[What you need to do] Count the lines below that contain the string "further", treating uppercase and lowercase letters as different, and give only the number.

[Data rows]
┄┄┄┄┄┄┄┄┄┄
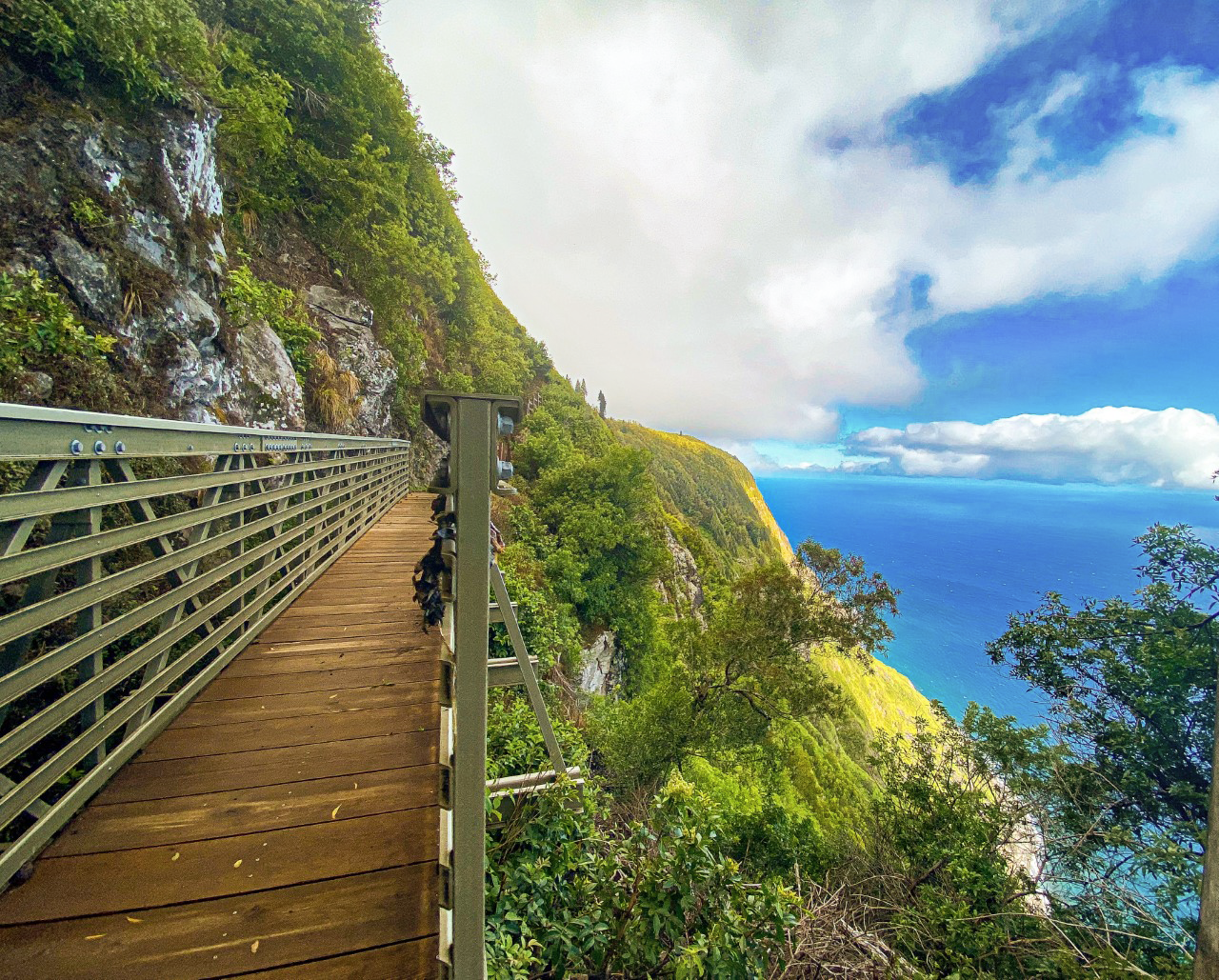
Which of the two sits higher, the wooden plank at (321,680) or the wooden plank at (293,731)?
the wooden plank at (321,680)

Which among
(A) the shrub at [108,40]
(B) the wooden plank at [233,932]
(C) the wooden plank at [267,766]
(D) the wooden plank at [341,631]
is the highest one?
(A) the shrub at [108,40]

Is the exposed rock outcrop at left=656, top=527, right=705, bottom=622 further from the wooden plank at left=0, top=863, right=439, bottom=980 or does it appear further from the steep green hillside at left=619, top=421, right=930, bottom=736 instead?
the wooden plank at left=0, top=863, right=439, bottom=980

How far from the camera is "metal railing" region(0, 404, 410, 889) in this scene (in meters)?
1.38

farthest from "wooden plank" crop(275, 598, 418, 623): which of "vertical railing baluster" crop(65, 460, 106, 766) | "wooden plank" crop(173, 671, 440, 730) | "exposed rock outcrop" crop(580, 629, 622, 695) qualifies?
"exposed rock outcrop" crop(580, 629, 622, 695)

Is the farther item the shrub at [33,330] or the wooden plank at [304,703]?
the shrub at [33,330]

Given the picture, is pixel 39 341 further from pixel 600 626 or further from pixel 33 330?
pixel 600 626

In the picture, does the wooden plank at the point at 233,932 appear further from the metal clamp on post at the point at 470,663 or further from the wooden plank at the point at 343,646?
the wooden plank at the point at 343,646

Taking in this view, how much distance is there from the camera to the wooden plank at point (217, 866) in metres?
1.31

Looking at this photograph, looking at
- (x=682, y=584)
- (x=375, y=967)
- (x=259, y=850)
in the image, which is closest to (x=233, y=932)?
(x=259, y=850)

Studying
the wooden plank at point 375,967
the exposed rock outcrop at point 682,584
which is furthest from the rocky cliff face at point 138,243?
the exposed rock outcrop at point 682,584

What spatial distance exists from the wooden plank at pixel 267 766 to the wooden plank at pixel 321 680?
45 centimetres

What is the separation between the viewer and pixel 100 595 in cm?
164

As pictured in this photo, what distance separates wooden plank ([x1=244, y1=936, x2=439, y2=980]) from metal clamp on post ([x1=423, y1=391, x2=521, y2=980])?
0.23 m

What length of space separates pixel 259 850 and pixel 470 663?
┄┄┄┄┄┄┄┄┄┄
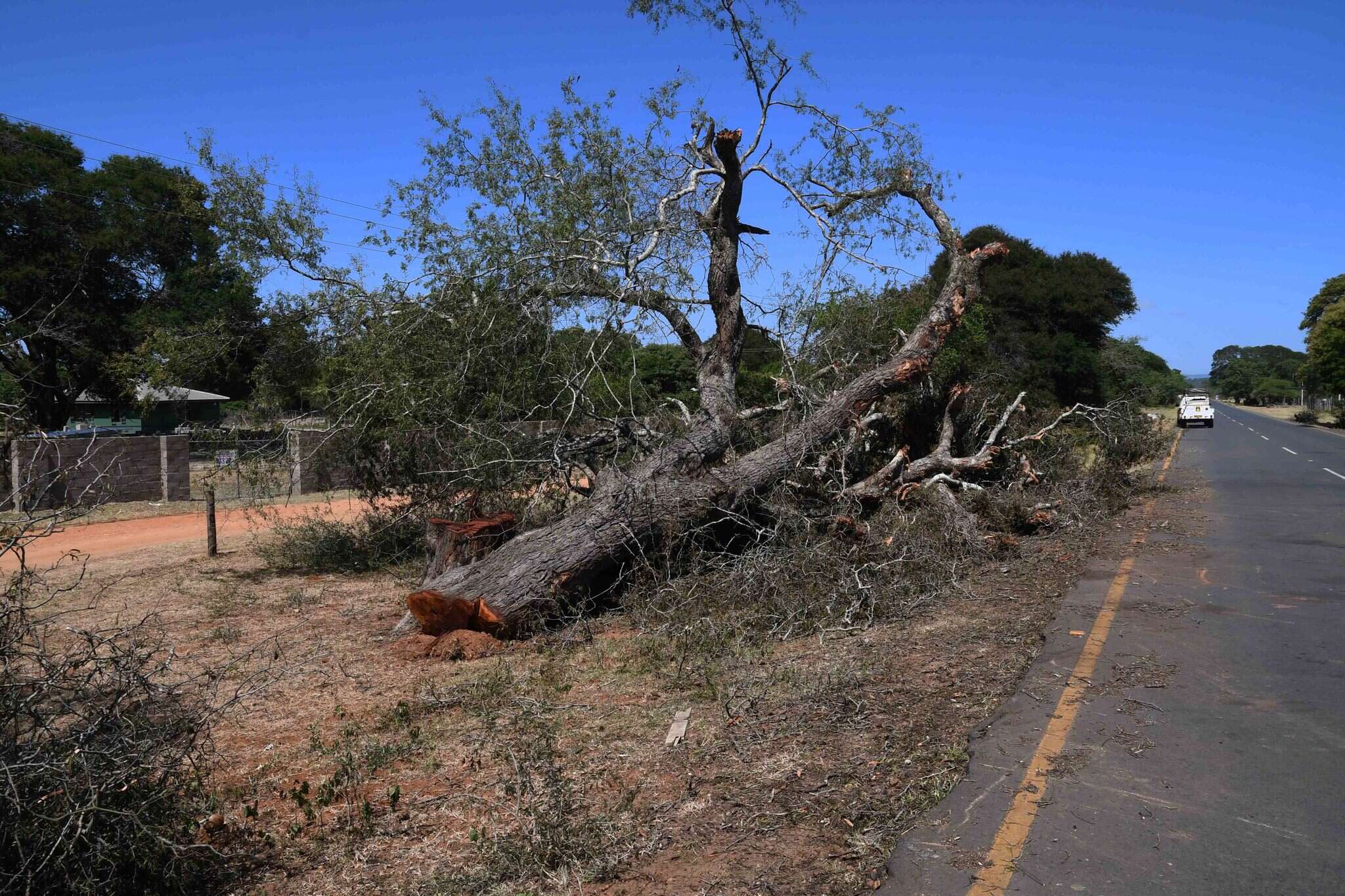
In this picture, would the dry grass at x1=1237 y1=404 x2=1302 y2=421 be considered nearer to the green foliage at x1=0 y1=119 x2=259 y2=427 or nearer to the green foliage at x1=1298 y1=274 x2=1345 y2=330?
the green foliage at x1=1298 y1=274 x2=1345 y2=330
┄┄┄┄┄┄┄┄┄┄
[Output below] 3